Tim Ellis is the founder of Seattle Bubble. His background in engineering and computer / internet technology, a fondness of data-based analysis of problems, and an addiction to spreadsheets all influence his perspective on the Seattle-area real estate market.

35 responses

  1. 1st inning folks…now the game begins

  2. So unemployment rose sharply until 1992, then it sunk to a low point and stayed there until 2000, then it rose sharply until $3 trillion was borrowed & spent on the Iraq war and other wasted stuff, after which unemployment fell, and now the economy is falling apart at the seams and unemployment is rising sharply again. What the heck happened in 1992 and 2000?

  3. It’s a great time to buy! people are losing their jobs. people are worried about their insurance company. homes are unaffordable and prices are falling. it’s a great time to buy!

  4. I know that a lot of attention is paid to the areas major employers; but it would seem to me that as credit is tighter, and the big companies are less able to move software and airplanes overseas, the real trickle down is the impact on the small businesses that I still think produce the most jobs, even here in MS/Amazon Seattle-area? And if the smaller employeers can not maintain current employment levels, I think this will really be the hit that hurts the Seattle area.

    The nouveau riche slow down their dining and shopping, this directly hits the small business employees. And those are the people that are already pinched by high rents, so as their jobs go away, they will be under even greater economic/social pressures; downward pressures.

  5. “what the heck happened in 1992 and 2000?”

    People started buying these little grey boxes called computers. As much as we downplay the effect of MS bolstering our economy around here, the mid-nineties were HUGE for them.

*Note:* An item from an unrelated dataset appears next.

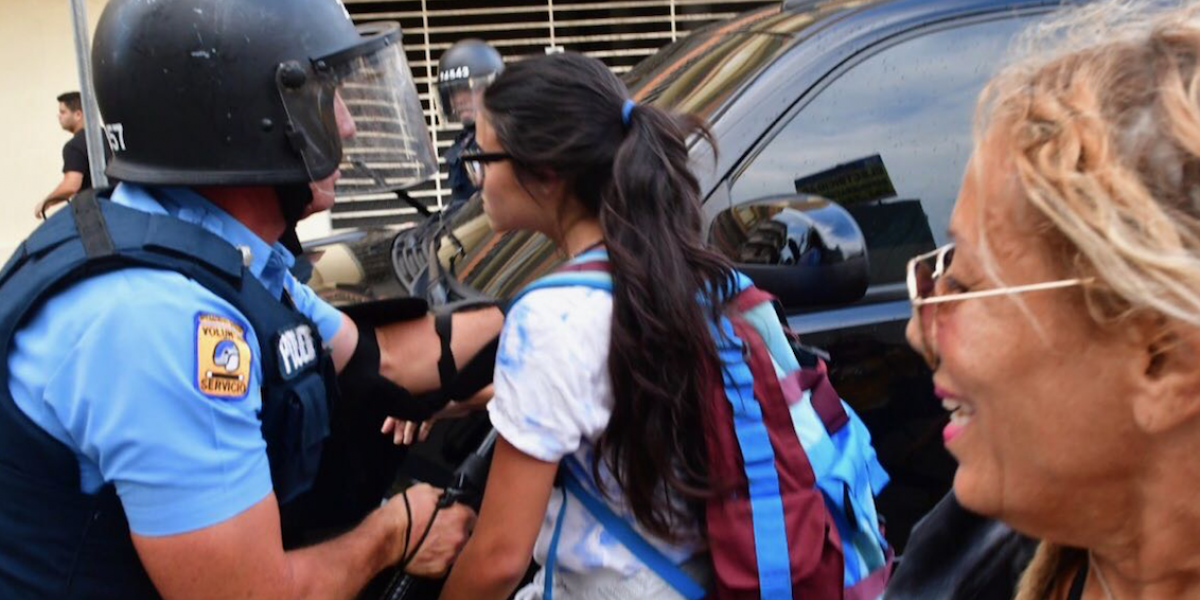 Sobre una docena de agentes heridos en manifestación en Río Piedras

As unsexy as MS is nowadays, I was still blown away by windows 95 back in the day. Computers became mainstream in the 90’s and we bought lots of expensive software from MS. Then the internet startups came (and then died).

  6. Another day, another 4% drop in the Dow. And a money market fund broke $1. Nothing to see folks. Keep dumping money into your 401Ks.

  7. singliac: People started buying these little grey boxes called computers. As much as we downplay the effect of MS bolstering our economy around here, the mid-nineties were HUGE for them.

    Wow, there must’ve been some big computer-related event on November 7, 2000. The S&P 500 hit 1431 that day, then promptly plummeted, and didn’t hit 1431 again until 2007–six years and $3 trillion borrowed later! What was special about Tuesday, 11/7/2000? Can anyone help?

  8. And there it goes:
    http://dealbook.blogs.nytimes.com/2008/09/17/washington-mutual-begins-auction-to-sell-itself/

    Washington Mutual, the struggling savings and loan, has put itself up for auction, people briefed on the matter said Wednesday.

  9. Markor asked:
    .
    What the heck happened in 1992 and 2000?

    .
    1992 – end of cold war, defense industry took a hit
    2000 – tech bubble burst, dot com / techie jobs took a hit

  10. WAMU up for sale. I wonder if this is true.

    http://www.marketwatch.com/news/story/wamu-puts-itself-up-sale/story.aspx?guid={95475577-D0E8-407B-9B28-D302430FE9BB}

  11. The link above doesn’t work. Just go to marketwatch.com.

  12. I also recall that Gore was the expected winner, and on Wed. November 8, 2000, it was clear that Bush could end up the winner instead. On that day I emailed a friend and said “watch out, a recession may be on its way.” By December it was clear that the country would be put further in hock for no good reason, and the S&P reacted accordingly.

    In any case, with the latest drop in the Dow it’s now obvious that Seattle area unemployment is going to continue to rise, a lot. Sniglet could end up accurate on that 80%-off prediction.

  13. please show me the link between unemployment rates and home prices.

  14. I get your point. I was more reacting to Markor’s linking of your post to Sniglet’s price prediction. I agree that the local economy is definitely weakening – but unemployment rates are a pretty weak predictor of home price behavior.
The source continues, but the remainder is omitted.